**ПОСТАВЛЕННАЯ ЗАДАЧА A:** Выпишите из записей все строки, в которых встречается слово «stripe». Регистр букв учитывается.

**ТЕКСТ ДОКУМЕНТА:**

----

Бродский: То, о чем вы говорите, очень интересно. И между прочим, у этой проблемы есть два аспекта. Прежде всего, идея равенства как таковая мне представляется абсолютно бредовой. И я об этом не устаю заявлять. Затем другое: когда зарабатываешь, получаешь зарплату – хоть и сто двадцать рублей, – все равно стыдно. Когда я в России работал на заводе, мне неловко было расписываться в ведомости и получать деньги. Хотя я там работал, что называется, как вол. Я думаю, что в итоге дело совершенно не в равенстве, а в русском сознании. Хотя все это гораздо шире, чем просто русское сознание. Это – религиозные традиции. Между прочим, не только в России, но и в Европе про деньги говорить не принято. Там множество политических партий, платформ, философий и всего, что угодно. Все это можно обсуждать беспрепятственно, но про деньги никто и не заикнется. В то время как здесь, в Штатах, все говорят – ну не все, но, в общем, люди довольно много говорят про деньги. Тут, правда, есть другая форма лицемерия. Американцы в массе своей, по сравнению с европейцами, люди чрезвычайно обеспеченные. И тем не менее богатый американец может начать кобениться из-за того, что сэндвич покажется ему слишком дорогим. Или разыграет по этому поводу в ресторане целый спектакль.
Волков: Я с этим тоже сталкивался не раз. В ресторан американцы беспечно идут в основном тогда, когда счет так или иначе оплачивает компания, в которой они служат.
Бродский: Это какая-то постоянная игра в экономию. Тоже, вероятно, религиозного происхождения, пуританского. На самом-то деле то, что русскому человеку представляется вульгарным, эти американские оценки – «о, такой-то стоит миллион долларов, такой-то – десять миллионов», – имеет свой резон. Посмотрите, вся политическая жизнь здесь, все политические разговоры крутятся вокруг одного – сколько денег будет истрачено на ту или иную программу. Скажем, сколько республиканцы кладут на оборону или образование, а демократы – на социальные нужды или борьбу с наркоманией. То есть все время говорят о деньгах. И это абсолютно резонно. Потому что благосостояние той или иной заинтересованной группы населения зависит в значительной степени от государственных капиталовложений. То есть деньги – это одна из самых главных реальностей. Это куда более реальная вещь, чем политические убеждения, платформы и философии. В Европе этого совершенно не просекают. И в России тоже. Там, правда, ситуация вообще напоминает театр абсурда, где ни о деньгах, ни о политике речи нет. Так что я даже не знаю, о чем там идет речь. Я помню, в Ленинграде мы с приятельницей пошли в театр Акимова на какую-то комедию. И сбежали со второго действия. Так приятельница моя высказалась довольно-таки замечательно: «В России театр абсурда и публика поменялись местами». То есть на сцене полный реализм, зато в зале – черт-те что.
Волков: Мы затронули тему нью-йоркского общепита. Вы как – готовите себе сами или пользуетесь ресторанами?

----

**ИСХОДНЫЕ ДАННЫЕ:**
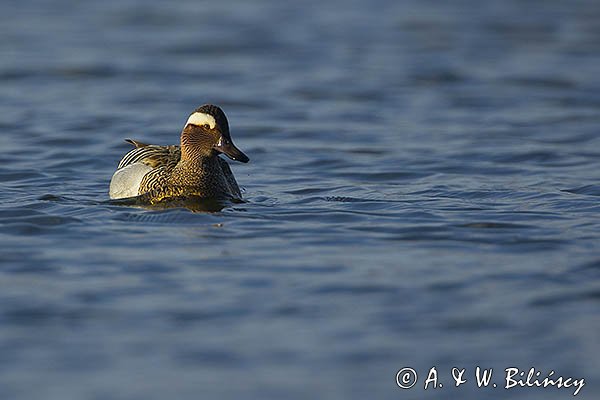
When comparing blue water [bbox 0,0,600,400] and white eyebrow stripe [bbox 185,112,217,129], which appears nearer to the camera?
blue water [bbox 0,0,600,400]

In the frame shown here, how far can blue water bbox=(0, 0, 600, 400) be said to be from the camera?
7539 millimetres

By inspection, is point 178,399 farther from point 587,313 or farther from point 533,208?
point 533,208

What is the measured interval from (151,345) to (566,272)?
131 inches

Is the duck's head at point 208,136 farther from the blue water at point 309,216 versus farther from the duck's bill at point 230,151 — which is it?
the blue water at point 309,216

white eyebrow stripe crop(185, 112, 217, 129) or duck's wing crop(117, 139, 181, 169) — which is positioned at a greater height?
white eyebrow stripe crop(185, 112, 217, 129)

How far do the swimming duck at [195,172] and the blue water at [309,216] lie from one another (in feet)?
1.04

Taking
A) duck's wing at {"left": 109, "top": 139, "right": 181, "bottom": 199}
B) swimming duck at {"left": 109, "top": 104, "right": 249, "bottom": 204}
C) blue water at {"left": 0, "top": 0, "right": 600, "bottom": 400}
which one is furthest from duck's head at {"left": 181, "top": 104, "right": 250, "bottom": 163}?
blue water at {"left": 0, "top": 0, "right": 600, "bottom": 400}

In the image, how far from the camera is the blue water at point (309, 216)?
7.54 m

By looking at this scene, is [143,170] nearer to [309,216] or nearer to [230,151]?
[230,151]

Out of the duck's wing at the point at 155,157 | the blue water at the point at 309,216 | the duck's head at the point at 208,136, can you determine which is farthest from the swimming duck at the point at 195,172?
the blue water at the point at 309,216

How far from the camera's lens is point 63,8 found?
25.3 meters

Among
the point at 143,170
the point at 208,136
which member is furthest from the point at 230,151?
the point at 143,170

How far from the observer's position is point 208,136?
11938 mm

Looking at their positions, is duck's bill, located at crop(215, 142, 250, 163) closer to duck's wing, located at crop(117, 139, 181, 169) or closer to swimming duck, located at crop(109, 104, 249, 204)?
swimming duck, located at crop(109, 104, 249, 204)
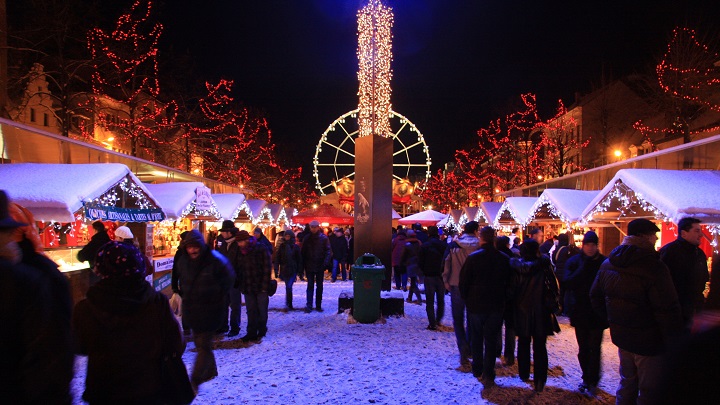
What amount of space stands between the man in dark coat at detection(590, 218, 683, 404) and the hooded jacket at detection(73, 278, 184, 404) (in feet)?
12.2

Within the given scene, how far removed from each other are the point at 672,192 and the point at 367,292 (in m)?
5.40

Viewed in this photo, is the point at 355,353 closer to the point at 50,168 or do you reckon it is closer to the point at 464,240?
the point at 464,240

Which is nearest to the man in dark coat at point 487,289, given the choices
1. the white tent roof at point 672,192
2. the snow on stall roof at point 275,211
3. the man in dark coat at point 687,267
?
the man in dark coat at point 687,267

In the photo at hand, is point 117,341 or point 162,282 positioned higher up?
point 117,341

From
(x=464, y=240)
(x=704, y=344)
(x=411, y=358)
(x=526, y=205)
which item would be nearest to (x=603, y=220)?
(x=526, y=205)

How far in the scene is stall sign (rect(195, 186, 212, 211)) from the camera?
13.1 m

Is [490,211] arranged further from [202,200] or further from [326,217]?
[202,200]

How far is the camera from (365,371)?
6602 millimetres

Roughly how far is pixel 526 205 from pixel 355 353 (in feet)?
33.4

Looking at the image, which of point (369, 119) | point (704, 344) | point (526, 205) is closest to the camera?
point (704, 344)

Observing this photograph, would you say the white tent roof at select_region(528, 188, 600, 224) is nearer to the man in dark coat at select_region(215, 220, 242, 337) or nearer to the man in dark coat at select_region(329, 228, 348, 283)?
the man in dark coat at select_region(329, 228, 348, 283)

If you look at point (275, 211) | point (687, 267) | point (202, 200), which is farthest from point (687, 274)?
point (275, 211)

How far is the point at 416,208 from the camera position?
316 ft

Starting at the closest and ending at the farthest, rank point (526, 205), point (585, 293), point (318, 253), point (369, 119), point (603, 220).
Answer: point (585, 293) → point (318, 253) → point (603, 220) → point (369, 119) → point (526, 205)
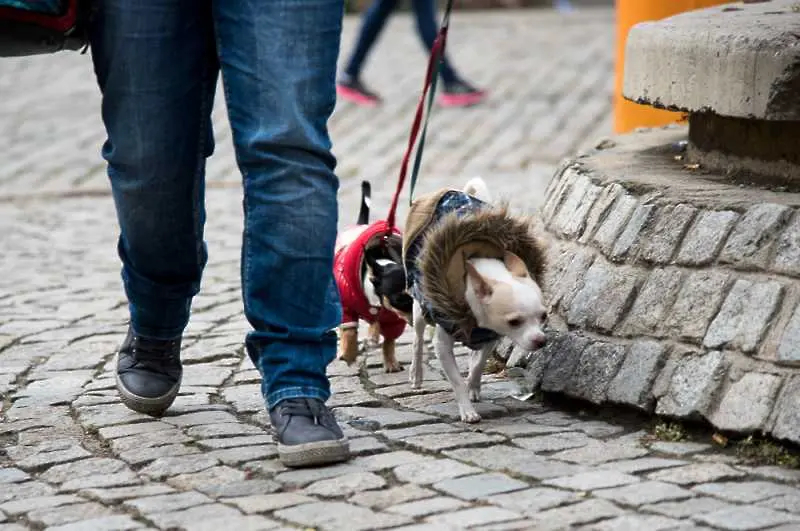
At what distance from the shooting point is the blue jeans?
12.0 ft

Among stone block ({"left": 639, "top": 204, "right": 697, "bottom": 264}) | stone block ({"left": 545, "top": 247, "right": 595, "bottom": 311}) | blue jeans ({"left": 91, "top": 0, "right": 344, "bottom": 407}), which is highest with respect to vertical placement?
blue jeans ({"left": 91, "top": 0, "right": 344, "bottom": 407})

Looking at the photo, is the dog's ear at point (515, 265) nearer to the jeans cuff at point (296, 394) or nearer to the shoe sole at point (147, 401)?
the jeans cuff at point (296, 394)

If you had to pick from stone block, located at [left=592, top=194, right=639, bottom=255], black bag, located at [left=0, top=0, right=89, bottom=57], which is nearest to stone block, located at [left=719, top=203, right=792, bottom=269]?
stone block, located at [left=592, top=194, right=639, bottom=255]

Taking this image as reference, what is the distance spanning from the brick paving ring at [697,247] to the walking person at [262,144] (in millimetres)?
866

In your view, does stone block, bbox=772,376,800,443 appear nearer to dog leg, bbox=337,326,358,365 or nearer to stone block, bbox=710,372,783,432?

----

**ПОСТАВЛЕННАЯ ЗАДАЧА B:** Перечислите все направления расходов, которые в тексте документа названы при сравнении республиканцев и демократов.

**ПОЛНЫЙ ОТВЕТ A:**
When comparing blue water [bbox 0,0,600,400] and white eyebrow stripe [bbox 185,112,217,129], which appears nearer to the camera?
white eyebrow stripe crop(185, 112, 217, 129) or duck's wing crop(117, 139, 181, 169) — which is positioned at a greater height?
white eyebrow stripe crop(185, 112, 217, 129)

**ПОЛНЫЙ ОТВЕТ B:**
Республиканцы: оборона и образование.
Демократы: социальные нужды и борьба с наркоманией.